The heightened security measures set by Turkey against ISIS was followed by a suicide bombing on Monday at Turkey’s southeastern province of Sanliurfa near the Syrian border.
Despite no group yet claimed the attack, ISIS has been the main suspect as Prime Minister Ahmet Davutoglu confirmed that “initial indications point to ISIS.”
A Turkish language pro-ISIS website was closed to access recently by Turkey after which the website administration issued a statement on July 18 that threatened the Turkish government for trying to “limit the freedom,” adding “Lately, the pressure on Muslims by the Turkish government has felt strong and the arrest of our brothers have disclosed the hostility of the government towards us.”
The last part of the statement of Darulhilafe.com made the threat clear as it said, “If the actions of Turkish government continue to limit the freedom of Muslims that has never carried out attack or harmed Turkey, they should not forget the Muslims could respond to that.
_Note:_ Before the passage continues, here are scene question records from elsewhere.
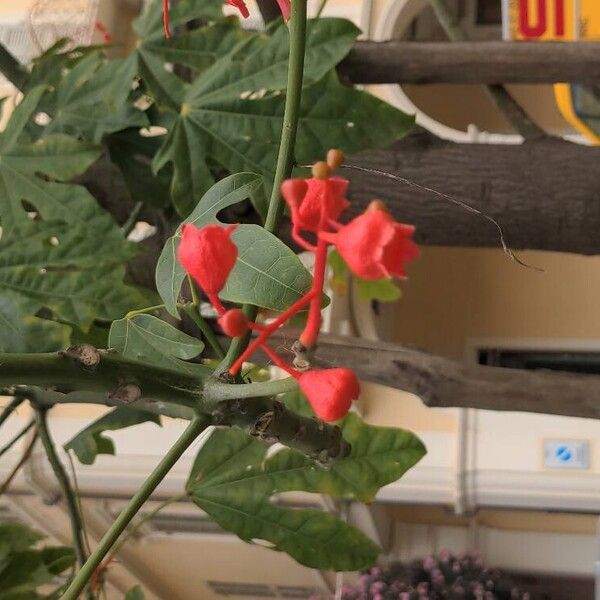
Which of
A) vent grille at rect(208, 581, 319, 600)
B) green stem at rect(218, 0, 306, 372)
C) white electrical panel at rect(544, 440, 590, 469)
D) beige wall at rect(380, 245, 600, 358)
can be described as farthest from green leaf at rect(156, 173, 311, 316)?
vent grille at rect(208, 581, 319, 600)

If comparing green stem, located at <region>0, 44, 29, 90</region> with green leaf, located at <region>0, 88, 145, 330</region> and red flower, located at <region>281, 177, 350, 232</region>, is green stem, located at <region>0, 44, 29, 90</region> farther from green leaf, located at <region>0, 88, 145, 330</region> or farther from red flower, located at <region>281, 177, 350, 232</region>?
red flower, located at <region>281, 177, 350, 232</region>

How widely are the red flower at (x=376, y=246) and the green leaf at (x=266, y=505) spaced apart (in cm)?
36

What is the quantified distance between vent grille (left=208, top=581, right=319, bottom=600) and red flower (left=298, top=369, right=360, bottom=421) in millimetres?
2183

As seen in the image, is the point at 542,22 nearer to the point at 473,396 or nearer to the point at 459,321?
the point at 473,396

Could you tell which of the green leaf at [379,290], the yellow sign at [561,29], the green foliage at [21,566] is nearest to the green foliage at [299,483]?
the green foliage at [21,566]

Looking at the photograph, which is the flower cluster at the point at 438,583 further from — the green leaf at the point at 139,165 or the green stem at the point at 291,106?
the green stem at the point at 291,106

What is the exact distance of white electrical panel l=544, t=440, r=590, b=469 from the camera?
5.89 feet

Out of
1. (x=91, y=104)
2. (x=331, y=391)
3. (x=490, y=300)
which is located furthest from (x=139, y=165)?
(x=490, y=300)

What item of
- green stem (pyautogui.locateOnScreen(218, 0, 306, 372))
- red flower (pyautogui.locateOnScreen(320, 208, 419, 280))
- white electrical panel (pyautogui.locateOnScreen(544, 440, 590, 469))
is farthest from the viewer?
white electrical panel (pyautogui.locateOnScreen(544, 440, 590, 469))

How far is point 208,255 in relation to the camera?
243mm

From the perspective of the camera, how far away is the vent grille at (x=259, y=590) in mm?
2313

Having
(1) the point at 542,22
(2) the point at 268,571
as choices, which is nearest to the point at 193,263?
(1) the point at 542,22

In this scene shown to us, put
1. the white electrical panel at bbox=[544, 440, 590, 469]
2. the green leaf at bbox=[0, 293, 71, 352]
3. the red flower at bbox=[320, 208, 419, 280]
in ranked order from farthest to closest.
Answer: the white electrical panel at bbox=[544, 440, 590, 469] < the green leaf at bbox=[0, 293, 71, 352] < the red flower at bbox=[320, 208, 419, 280]

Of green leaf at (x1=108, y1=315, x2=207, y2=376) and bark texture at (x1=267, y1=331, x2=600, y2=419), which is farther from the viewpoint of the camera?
bark texture at (x1=267, y1=331, x2=600, y2=419)
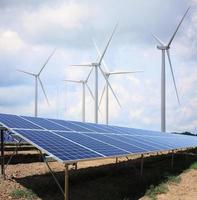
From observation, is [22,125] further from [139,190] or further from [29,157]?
[29,157]

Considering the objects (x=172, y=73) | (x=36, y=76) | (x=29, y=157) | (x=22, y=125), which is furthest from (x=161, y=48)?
(x=22, y=125)

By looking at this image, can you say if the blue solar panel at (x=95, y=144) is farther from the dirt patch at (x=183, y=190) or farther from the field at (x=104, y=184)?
the dirt patch at (x=183, y=190)

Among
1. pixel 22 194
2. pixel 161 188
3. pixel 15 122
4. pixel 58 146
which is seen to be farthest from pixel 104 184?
A: pixel 15 122

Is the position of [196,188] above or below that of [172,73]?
below

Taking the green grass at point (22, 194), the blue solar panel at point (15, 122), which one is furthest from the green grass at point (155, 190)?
the blue solar panel at point (15, 122)

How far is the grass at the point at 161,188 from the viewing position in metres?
20.6

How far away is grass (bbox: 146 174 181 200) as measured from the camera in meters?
20.6

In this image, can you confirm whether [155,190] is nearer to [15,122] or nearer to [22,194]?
[22,194]

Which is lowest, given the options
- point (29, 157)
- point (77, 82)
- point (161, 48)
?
point (29, 157)

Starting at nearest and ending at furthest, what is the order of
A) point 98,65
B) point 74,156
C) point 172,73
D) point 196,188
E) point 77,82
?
point 74,156
point 196,188
point 172,73
point 98,65
point 77,82

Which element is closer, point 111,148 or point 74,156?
point 74,156

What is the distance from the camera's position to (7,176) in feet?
68.5

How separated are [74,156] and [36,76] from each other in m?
52.4

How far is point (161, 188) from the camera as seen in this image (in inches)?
874
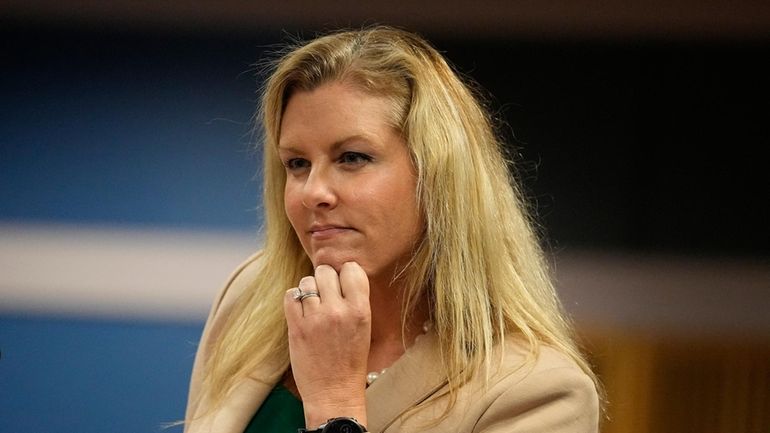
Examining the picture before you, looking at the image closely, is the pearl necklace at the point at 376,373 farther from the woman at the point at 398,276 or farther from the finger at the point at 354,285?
the finger at the point at 354,285

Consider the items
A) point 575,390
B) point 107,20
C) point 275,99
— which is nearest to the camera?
point 575,390

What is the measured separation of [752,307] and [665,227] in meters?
0.30

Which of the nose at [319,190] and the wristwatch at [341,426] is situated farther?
the nose at [319,190]

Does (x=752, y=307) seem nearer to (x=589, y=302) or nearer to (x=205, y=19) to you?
(x=589, y=302)

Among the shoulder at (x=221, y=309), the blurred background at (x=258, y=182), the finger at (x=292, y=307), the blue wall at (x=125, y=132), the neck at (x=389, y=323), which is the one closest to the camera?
the finger at (x=292, y=307)

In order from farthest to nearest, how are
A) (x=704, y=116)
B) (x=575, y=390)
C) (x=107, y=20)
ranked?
(x=107, y=20) → (x=704, y=116) → (x=575, y=390)

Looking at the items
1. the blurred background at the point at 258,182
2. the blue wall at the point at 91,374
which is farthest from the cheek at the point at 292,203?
the blue wall at the point at 91,374

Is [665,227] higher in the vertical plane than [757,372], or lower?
higher

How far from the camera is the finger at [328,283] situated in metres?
1.74

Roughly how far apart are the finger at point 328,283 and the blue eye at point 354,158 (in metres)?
0.17

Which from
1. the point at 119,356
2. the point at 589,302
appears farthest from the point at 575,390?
the point at 119,356

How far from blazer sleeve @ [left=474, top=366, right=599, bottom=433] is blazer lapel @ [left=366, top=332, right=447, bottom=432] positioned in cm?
10

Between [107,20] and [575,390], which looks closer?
[575,390]

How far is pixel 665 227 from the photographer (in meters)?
2.91
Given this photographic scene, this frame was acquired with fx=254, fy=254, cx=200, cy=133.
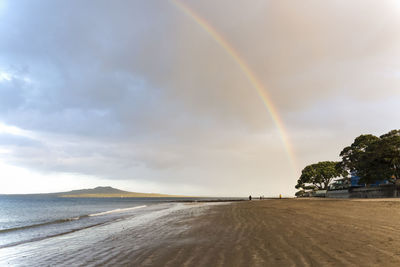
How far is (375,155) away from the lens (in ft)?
153

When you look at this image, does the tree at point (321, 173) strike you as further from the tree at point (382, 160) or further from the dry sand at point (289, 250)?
the dry sand at point (289, 250)

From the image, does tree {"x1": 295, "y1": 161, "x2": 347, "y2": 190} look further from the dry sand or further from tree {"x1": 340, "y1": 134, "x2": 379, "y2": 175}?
the dry sand

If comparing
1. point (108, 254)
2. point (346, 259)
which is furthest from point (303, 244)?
point (108, 254)

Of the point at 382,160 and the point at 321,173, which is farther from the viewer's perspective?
the point at 321,173

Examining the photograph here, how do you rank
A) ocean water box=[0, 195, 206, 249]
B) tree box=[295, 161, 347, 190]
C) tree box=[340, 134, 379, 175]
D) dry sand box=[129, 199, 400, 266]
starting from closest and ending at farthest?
1. dry sand box=[129, 199, 400, 266]
2. ocean water box=[0, 195, 206, 249]
3. tree box=[340, 134, 379, 175]
4. tree box=[295, 161, 347, 190]

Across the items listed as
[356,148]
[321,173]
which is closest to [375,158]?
[356,148]

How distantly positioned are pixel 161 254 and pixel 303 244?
14.3 feet

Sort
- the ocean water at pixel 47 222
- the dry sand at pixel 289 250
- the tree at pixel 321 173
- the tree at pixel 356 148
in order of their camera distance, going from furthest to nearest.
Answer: the tree at pixel 321 173
the tree at pixel 356 148
the ocean water at pixel 47 222
the dry sand at pixel 289 250

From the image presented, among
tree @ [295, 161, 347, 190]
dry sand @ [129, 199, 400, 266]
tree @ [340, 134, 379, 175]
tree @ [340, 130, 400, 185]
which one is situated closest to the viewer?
dry sand @ [129, 199, 400, 266]

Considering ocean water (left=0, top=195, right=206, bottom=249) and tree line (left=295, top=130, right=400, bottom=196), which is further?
tree line (left=295, top=130, right=400, bottom=196)

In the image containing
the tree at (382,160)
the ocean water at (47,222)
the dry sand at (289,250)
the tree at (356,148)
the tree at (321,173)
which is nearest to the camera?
the dry sand at (289,250)

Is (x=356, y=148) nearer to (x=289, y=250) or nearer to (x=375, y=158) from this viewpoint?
(x=375, y=158)

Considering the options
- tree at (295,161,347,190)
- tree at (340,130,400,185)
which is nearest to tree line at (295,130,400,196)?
tree at (340,130,400,185)

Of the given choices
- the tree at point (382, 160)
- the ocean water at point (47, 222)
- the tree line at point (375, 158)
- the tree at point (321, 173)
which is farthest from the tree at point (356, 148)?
the ocean water at point (47, 222)
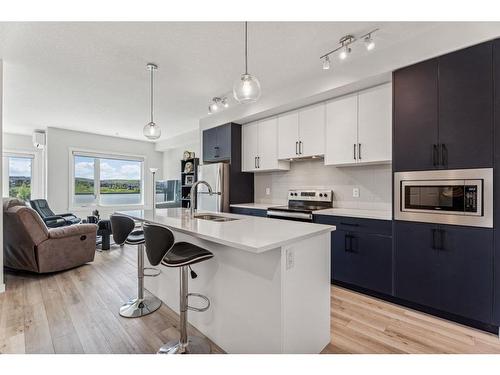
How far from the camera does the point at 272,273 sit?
4.75ft

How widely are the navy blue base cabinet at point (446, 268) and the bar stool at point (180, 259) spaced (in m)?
1.88

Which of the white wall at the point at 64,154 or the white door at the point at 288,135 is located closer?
the white door at the point at 288,135

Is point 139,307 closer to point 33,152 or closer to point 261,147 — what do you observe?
point 261,147

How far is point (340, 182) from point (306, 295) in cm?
210

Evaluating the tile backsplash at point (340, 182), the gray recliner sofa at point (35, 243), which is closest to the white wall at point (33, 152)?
the gray recliner sofa at point (35, 243)

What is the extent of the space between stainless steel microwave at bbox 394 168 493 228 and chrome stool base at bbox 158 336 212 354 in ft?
6.79

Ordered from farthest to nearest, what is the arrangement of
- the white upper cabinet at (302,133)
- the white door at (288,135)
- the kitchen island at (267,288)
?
the white door at (288,135) → the white upper cabinet at (302,133) → the kitchen island at (267,288)

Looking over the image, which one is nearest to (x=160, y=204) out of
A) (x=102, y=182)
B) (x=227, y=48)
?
(x=102, y=182)

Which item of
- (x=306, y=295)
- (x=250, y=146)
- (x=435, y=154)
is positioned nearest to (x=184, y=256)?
(x=306, y=295)

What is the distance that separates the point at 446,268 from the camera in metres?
2.08

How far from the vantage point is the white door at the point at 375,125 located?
2.59 metres

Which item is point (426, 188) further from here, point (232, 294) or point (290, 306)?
point (232, 294)

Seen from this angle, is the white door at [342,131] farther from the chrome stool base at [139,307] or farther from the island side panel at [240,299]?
the chrome stool base at [139,307]

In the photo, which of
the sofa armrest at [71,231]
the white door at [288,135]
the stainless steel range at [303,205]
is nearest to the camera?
the stainless steel range at [303,205]
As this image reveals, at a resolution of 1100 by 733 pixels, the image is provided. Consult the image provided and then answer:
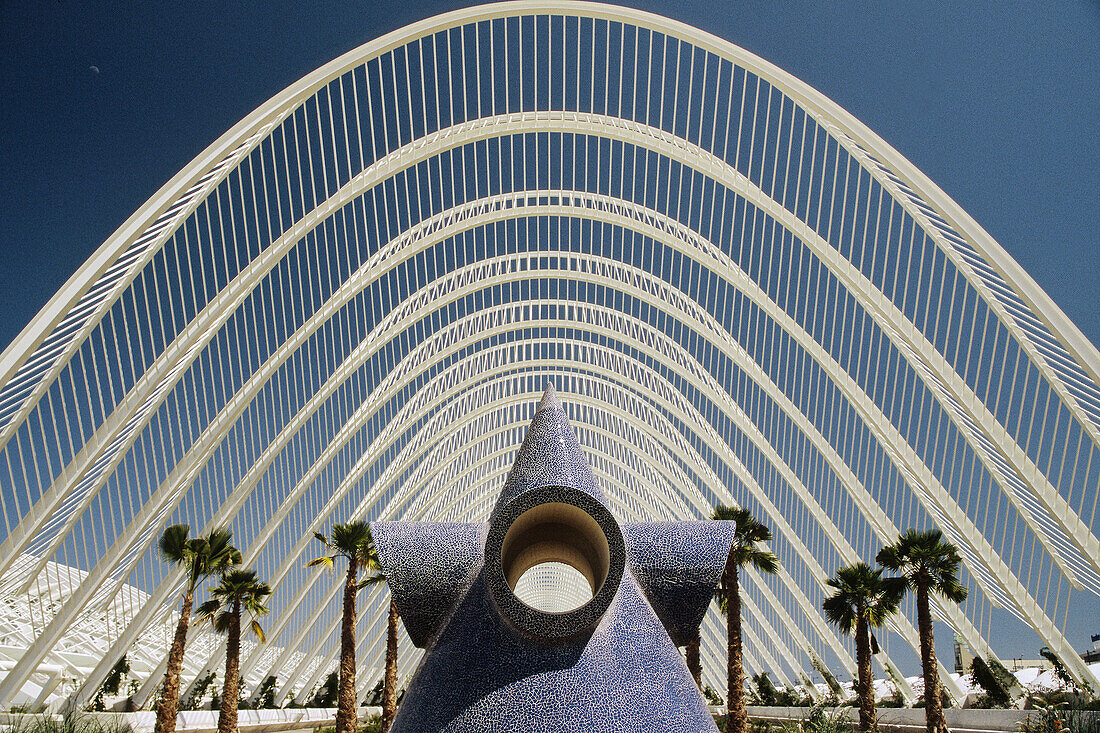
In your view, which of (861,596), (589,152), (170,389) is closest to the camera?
(170,389)

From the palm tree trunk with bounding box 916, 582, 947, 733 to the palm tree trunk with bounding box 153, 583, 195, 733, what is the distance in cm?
1781

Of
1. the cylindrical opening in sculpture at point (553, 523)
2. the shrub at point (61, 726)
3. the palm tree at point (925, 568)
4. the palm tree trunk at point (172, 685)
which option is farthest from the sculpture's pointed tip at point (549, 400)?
the palm tree at point (925, 568)

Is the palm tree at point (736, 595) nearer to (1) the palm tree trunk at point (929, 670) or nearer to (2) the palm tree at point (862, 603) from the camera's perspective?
(2) the palm tree at point (862, 603)

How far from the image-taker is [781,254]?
24125mm

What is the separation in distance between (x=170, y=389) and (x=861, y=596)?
20913 mm

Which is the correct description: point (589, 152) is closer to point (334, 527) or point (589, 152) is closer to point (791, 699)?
point (334, 527)

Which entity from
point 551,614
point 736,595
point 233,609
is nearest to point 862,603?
point 736,595

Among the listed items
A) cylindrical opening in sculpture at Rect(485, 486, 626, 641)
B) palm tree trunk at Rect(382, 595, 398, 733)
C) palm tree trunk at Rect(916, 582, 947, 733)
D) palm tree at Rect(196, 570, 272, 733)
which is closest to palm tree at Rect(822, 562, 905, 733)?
palm tree trunk at Rect(916, 582, 947, 733)

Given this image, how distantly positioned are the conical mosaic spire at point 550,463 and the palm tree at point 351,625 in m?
8.84

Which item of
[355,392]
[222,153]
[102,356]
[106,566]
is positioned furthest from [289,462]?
[222,153]

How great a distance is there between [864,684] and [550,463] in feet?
50.0

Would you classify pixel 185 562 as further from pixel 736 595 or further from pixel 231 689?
pixel 736 595

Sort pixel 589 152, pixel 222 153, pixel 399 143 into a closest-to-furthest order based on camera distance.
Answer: pixel 222 153, pixel 399 143, pixel 589 152

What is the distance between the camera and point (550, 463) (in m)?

We expect Turkish government to lift its limitations on Muslims as soon as possible. If this pressure and limitations continue, we announce a new chapter would be opened with Turkish government.”
In the past weeks, Turkish police detained dozens of suspected ISIS militants in raids conducted across the country over suspicion of joining ISIS or providing support to the group.
The raids in July were carried out against ISIS so far resulted in detainment of 37 suspects.
According to governmental sources, Turkish security forces detained more than 500 individuals for suspected links to ISIS militants. Turkish courts handed down prison sentences to nearly 100 individuals over terrorism charges.
The Migration Authority of the Interior Ministry Headquarters also banned 14,515 foreign fighters from entering the country and deported 1,471 others as of June.
Turkey’s efforts against ISIS have received praise from the Special Envoy of the US to the anti-ISIS coalition John Allen who recently visited Turkey on July 9 to strengthen the ties with Turkey in the fight against ISIS.
The bombing at the Suruc district of Turkey's southeastern province of Sanliurfa near the Syrian border on Monday at noon targeting a group of youth belonging to a pro-Kurdish Federation of Socialist Youth Associations (SGDF) which had gathered for a press meeting before crossing into Syria to help support Kobane. The bombing took place as the group was reading their press release.
The attack killed 30 as of Monday evening and injured over 104 people, among them 31 were released, 43 still hospitalized, 10 under-going surgery and nine are treated in the intensive care unit.
Sanliurfa Governor Izzettin Kucuk confirmed that the explosion was caused by a suicide bomber.
Kucuk said “We have yet to confirm the age of the suicide bomber and the identity of him/her. Our team and security forces are currently working on it.”